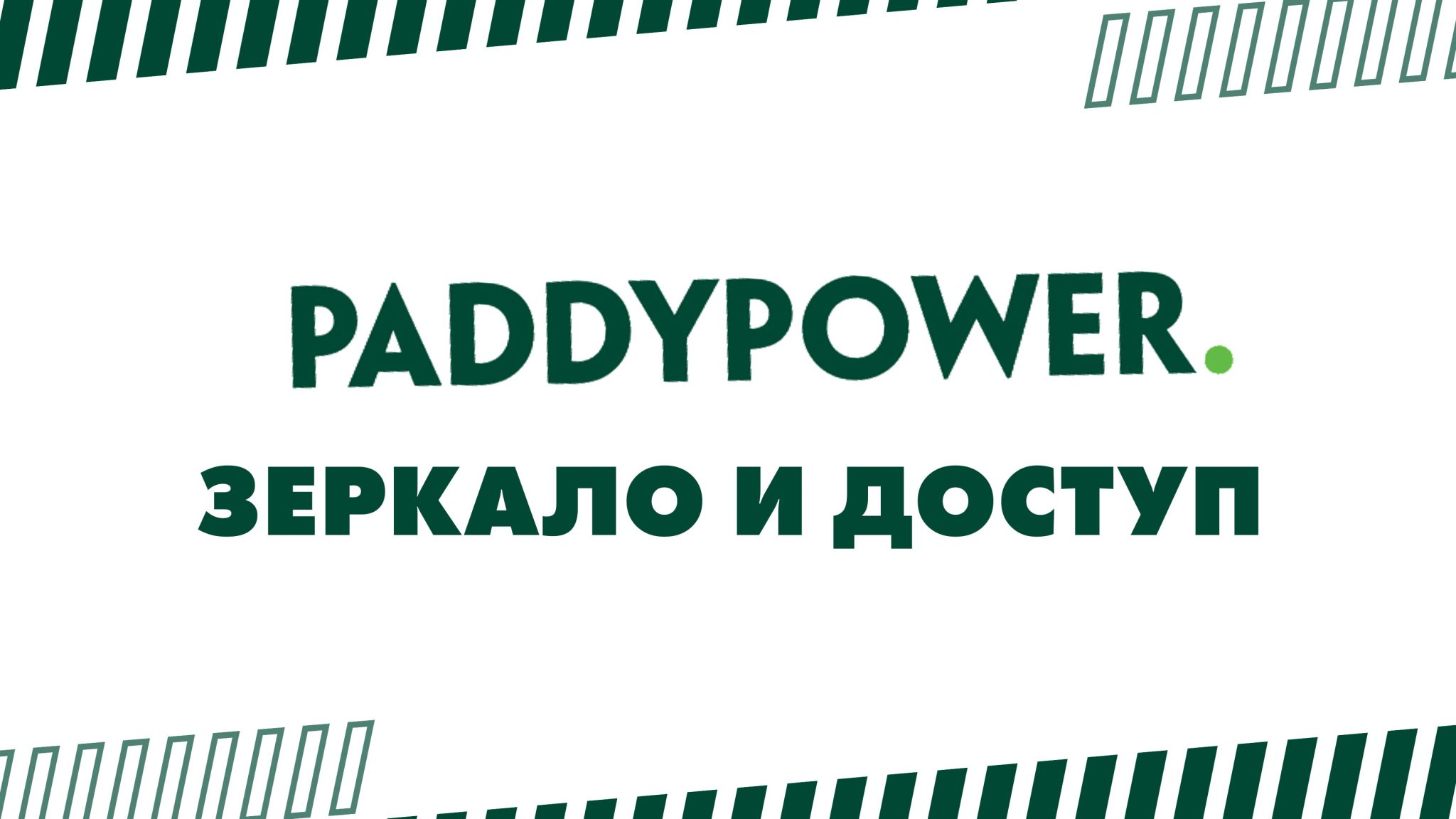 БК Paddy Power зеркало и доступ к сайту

******

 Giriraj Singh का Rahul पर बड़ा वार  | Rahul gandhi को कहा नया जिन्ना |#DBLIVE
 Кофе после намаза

******

Requirement>
Repeat word for word the lines above that run from the line containing "Giriraj Singh का" through the line containing "Кофе после намаза", both ends included, and nothing else.

Exercise response>
 Giriraj Singh का Rahul पर बड़ा वार  | Rahul gandhi को कहा नया जिन्ना |#DBLIVE
 Кофе после намаза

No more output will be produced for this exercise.